Contudo, quero me ater ao fortíssimo relato de Anna Świrszczyńska, escritora polonesa que participou do Levante, sobreviveu a ele e “sobre isso precisa falar”.
Eu construía a barricada foi publicado em 2017, na tradução de Piotr Kilanowski (com revisão de Eneida Favre), por uma pequena editora curitibana, a Dybbuk. Interessantes resenhas podem ser lidas aqui e aqui. Ademais, pode-se ler um artigo do tradutor.
Eu construía a barricada é uma visão feminina sobre a guerra. Pequena digressão tradutória: em polonês, os verbos marcam gênero, o título original, portanto, marca fortemente que o “eu” que construía a barricada é feminino.
Agora, ao livro.
Eu construía a barricada é uma visão feminina sobre a guerra. Pequena digressão tradutória: em polonês, os verbos marcam gênero; o título original, portanto, marca fortemente que o “eu” que construía a barricada é feminino.
Esta visão feminina da guerra (em oposição a uma “visão masculina”, para citar Svetlana Aleksiévitch) despe a guerra da ideia de glória, de honra e de “necessidade histórica”. A guerra é hedionda, embora muitas vezes seja preciso lutá-la.

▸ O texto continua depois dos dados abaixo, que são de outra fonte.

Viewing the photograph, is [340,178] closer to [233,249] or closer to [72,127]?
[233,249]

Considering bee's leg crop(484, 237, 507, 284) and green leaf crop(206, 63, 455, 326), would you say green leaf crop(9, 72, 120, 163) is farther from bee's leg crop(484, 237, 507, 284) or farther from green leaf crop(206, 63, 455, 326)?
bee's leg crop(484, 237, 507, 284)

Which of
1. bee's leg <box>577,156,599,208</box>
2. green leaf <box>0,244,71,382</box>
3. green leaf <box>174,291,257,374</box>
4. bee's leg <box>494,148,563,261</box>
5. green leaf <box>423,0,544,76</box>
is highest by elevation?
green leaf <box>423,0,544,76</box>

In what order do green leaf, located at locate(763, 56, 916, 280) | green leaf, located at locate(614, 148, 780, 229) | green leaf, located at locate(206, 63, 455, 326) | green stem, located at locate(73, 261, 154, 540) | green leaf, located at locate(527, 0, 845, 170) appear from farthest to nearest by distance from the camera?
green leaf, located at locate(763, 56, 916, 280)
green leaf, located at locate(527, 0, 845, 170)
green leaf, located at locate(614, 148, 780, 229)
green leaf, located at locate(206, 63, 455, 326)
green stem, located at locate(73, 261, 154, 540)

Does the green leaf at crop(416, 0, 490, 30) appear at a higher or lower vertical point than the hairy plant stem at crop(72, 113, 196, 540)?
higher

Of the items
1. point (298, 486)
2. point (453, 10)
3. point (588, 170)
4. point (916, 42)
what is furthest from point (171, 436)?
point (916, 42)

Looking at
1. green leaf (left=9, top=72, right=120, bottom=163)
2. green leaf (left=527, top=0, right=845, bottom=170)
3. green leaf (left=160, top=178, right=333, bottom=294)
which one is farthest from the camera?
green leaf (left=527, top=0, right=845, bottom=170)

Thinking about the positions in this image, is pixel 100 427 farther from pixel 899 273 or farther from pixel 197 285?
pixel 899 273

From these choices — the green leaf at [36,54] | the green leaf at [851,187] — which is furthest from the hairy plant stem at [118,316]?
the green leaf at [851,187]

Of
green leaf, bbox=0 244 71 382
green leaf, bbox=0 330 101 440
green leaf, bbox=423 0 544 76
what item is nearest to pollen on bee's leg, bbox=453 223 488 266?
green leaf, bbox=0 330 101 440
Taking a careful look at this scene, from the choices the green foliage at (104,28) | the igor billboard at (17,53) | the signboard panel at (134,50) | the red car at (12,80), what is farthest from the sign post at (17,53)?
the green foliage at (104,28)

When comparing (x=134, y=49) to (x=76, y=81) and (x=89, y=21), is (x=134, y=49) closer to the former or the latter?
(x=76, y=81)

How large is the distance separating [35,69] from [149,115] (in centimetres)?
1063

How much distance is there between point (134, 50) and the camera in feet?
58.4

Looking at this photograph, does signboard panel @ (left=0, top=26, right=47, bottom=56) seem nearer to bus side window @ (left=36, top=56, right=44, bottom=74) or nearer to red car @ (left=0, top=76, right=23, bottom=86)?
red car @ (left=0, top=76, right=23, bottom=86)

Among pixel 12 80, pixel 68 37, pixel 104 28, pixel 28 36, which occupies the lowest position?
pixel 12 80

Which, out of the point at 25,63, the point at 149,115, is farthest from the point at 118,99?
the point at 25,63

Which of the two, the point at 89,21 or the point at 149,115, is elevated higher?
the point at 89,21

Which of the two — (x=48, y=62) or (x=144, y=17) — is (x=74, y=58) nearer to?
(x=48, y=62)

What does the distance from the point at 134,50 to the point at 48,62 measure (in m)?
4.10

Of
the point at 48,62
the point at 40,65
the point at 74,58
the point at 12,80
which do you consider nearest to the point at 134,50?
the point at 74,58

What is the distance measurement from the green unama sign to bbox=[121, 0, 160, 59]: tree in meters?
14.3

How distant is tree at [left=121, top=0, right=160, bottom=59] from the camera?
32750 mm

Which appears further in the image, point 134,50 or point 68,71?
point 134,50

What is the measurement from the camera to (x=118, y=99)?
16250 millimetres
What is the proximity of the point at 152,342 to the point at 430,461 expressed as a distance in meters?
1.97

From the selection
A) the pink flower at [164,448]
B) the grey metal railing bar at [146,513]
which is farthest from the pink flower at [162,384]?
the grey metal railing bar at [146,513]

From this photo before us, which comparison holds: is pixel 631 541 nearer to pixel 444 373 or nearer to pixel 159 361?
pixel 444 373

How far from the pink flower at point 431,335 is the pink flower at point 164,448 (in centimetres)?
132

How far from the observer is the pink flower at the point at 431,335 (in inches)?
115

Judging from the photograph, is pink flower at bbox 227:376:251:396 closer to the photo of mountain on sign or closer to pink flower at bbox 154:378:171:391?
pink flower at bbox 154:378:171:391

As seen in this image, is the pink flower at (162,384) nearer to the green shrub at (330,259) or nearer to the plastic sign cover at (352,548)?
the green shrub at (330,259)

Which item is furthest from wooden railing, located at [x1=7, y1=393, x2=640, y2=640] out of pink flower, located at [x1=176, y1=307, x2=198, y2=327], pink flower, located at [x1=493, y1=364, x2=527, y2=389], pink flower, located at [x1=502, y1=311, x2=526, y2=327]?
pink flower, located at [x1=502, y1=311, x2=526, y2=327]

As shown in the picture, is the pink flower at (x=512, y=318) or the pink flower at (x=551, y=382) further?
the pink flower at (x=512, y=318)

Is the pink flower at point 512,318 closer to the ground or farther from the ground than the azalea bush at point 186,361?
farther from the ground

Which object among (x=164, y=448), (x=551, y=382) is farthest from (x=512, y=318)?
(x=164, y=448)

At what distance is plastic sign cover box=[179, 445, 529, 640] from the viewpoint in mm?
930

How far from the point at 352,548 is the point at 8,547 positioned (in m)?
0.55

O Levante, na visão de Świrszczyńska, é cheio de pus, de sangue, de piolhos, de mães que perdem seus filhos, de filhos que perdem suas mães, de um menino que era “o melhor aluno de polonês” e que não conseguiu atirar nos olhos do soldado alemão, pois
“[…] não lhe ensinaram
nas aulas de polonês
a atirar nos olhos de um homem.”
A poética do livro é assustadoramente realista, não há espaço para jogos com a linguagem: quem sobreviveu sabe que “é preciso dar testemunho”. Świrszczyńska dá seu testemunho do horror, mas também fala de heroísmo, não aquele heroísmo de generais, mas do heroísmo do melhor aluno de polonês, do heroísmo que está no pensamento da enfermeira de catorze anos:
“[…] E que eu morra tantas vezes
quantas há pessoas no mundo
para que elas não tenham que morrer mais,
nem mesmo os alemães.”
O Levante, conforme visto e narrado por Świrszczyńska, é esperança, loucura, covardia e heroísmo. Os construtores da barricada eram pessoas comuns, sem treinamento militar, poetas (como Świrszczyńska e Krzysztof Kamil Baczyński, que lutou e morreu no Levante), “o bodegueiro, a amante do joalheiro, o barbeiro”. Todos covardes, dirá Świrszczyńska, ainda que:
“[…] Embora ninguém nos obrigasse
construíamos a barricada
sob o tiroteio.”
A autora encerra com um brevíssimo texto em prosa em que fala, não poderia ser diferente, sobre o Levante: “[…] Ninguém podia ter certeza de estar vivo daqui a cinco minutos. As ruas estavam cheias de cadáveres, as ruínas exalavam o fedor dos corpos em putrefação. Apesar dessas condições monstruosas, a cidade combateu heroicamente durante 63 dias. Tanto os insurgentes quanto a população civil manifestavam extraordinária força de espírito, mas por fim, diante da falta de alimentação, armas e munições Varsóvia teve que se render”.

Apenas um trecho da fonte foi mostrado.